Se nemmeno la minima precauzione è adottata nelle più assodate zone sismiche, c’è un fallimento da registrare
C’è infine il nodo davvero decisivo della nostra cultura ambientale. Tra il disastro del Vajont del 1963 e l’alluvione di Firenze tre anni dopo diventa evidente quello che la modernizzazione, nella sua versione di sfruttamento industriale diffuso, stava arrecando al nostro territorio. L’Arno, il protagonista della catastrofe toscana, non era solo il torrentaccio indomabile per tutto il corso della sua storia ma un elemento, ha scritto Erasmo D’Angelis, “al pieno servizio del boom economico del paese”. Le catastrofi “naturali” degli anni Sessanta sono l’altra faccia o meglio l’altra verità dell’epoca impetuosa del “miracolo italiano”. Davanti alle quali nasce (anche qui in forme prima elitarie e poi via via più popolari) il nostro glorioso e gracile ambientalismo.
Come manifestazione di preoccupazione ma soprattutto di cura per un territorio del quale si cominciava a percepire la fragilità proprio mentre, con l’educazione culturale e la partecipazione politica, se ne riconosceva la natura di bene comune. Che ne è, di quei valori, a cinquant’anni di distanza? Le pietre di Amatrice sembrano averli travolti. Se nemmeno la minima precauzione viene adottata nelle più assodate zone sismiche, c’è un fallimento da registrare (proprio mentre nelle zone dove si è ricostruito con un minimo di criterio almeno i morti non ci sono; e c’è dunque la prova che non solo il destino porta la morte).

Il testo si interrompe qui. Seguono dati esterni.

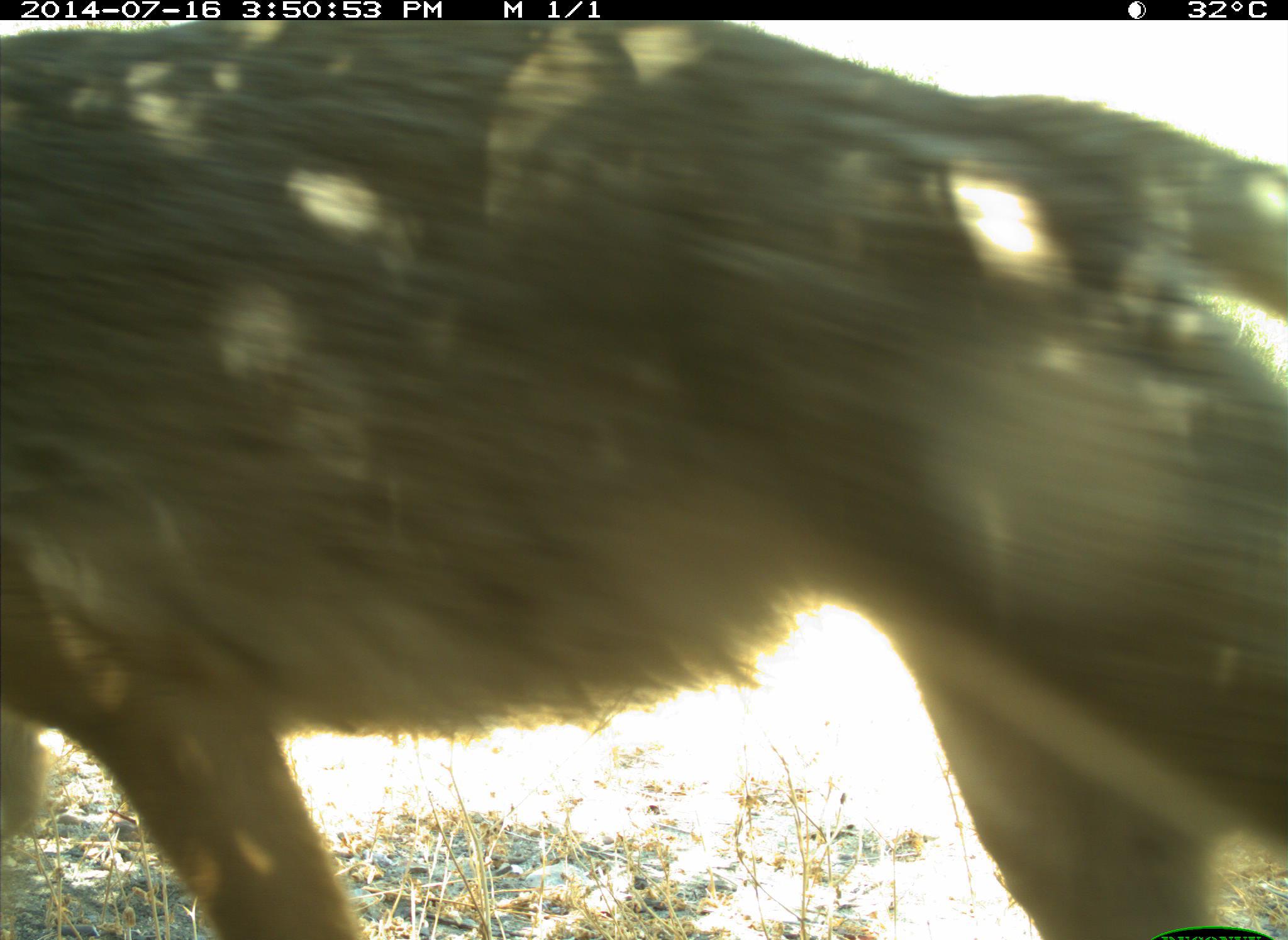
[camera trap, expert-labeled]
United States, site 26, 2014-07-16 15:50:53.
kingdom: Animalia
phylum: Chordata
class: Mammalia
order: Carnivora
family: Canidae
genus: Canis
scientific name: Canis latrans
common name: coyote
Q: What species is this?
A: Coyote (Canis latrans).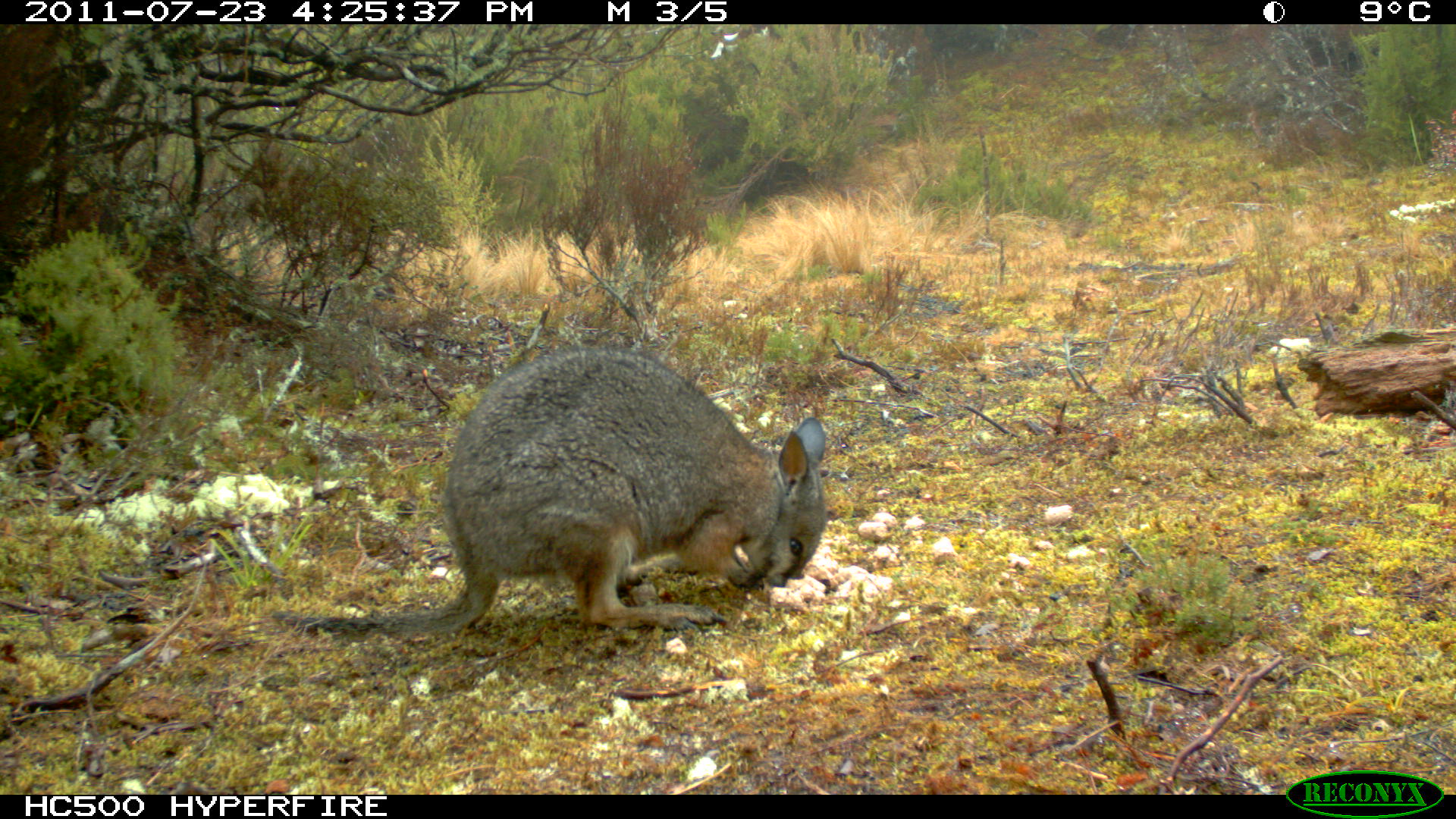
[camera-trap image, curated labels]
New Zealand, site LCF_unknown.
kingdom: Animalia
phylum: Chordata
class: Mammalia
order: Diprotodontia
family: Macropodidae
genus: Notamacropus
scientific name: Notamacropus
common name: wallaby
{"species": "wallaby (Notamacropus)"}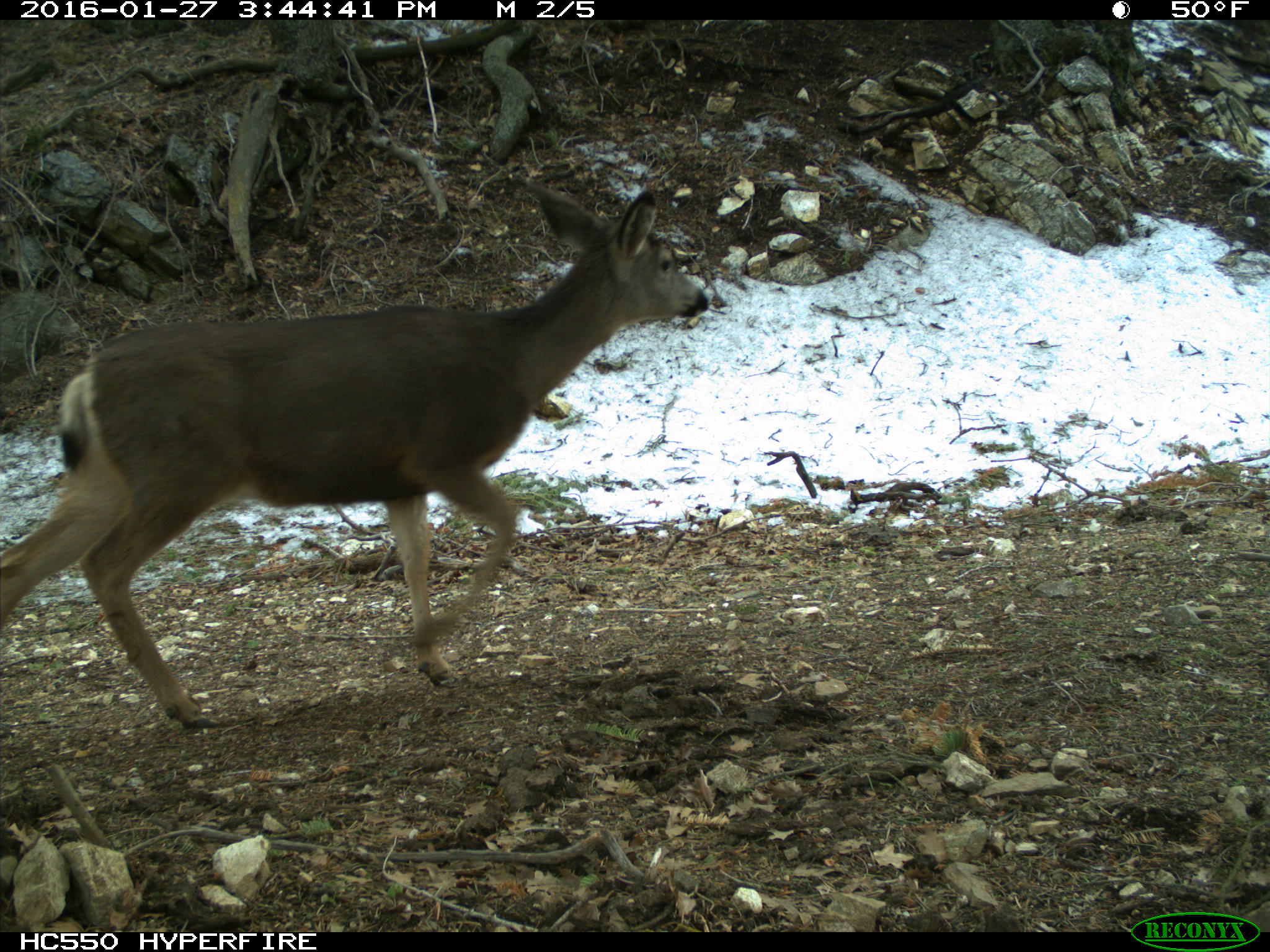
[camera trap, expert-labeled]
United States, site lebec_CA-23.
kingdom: Animalia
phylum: Chordata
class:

L’emozione di Firenze – la faglia che si è aperta nella nostra sensibilità collettiva nel 1966 – questo ha generato: una opinione pubblica coinvolta e solidale ma che appare sollecita solo quando è eccitabile (dal nucleare agli ogm) mentre è immobile (e irresponsabile) quando si tratta di investire per prevenire. Una contraddizione drammatica per il deficit politico e culturale che rivela e per gli effetti tragici che comporta. Riconoscerla nelle sue origini può aiutare a capire come combatterla, se si è ancora in tempo.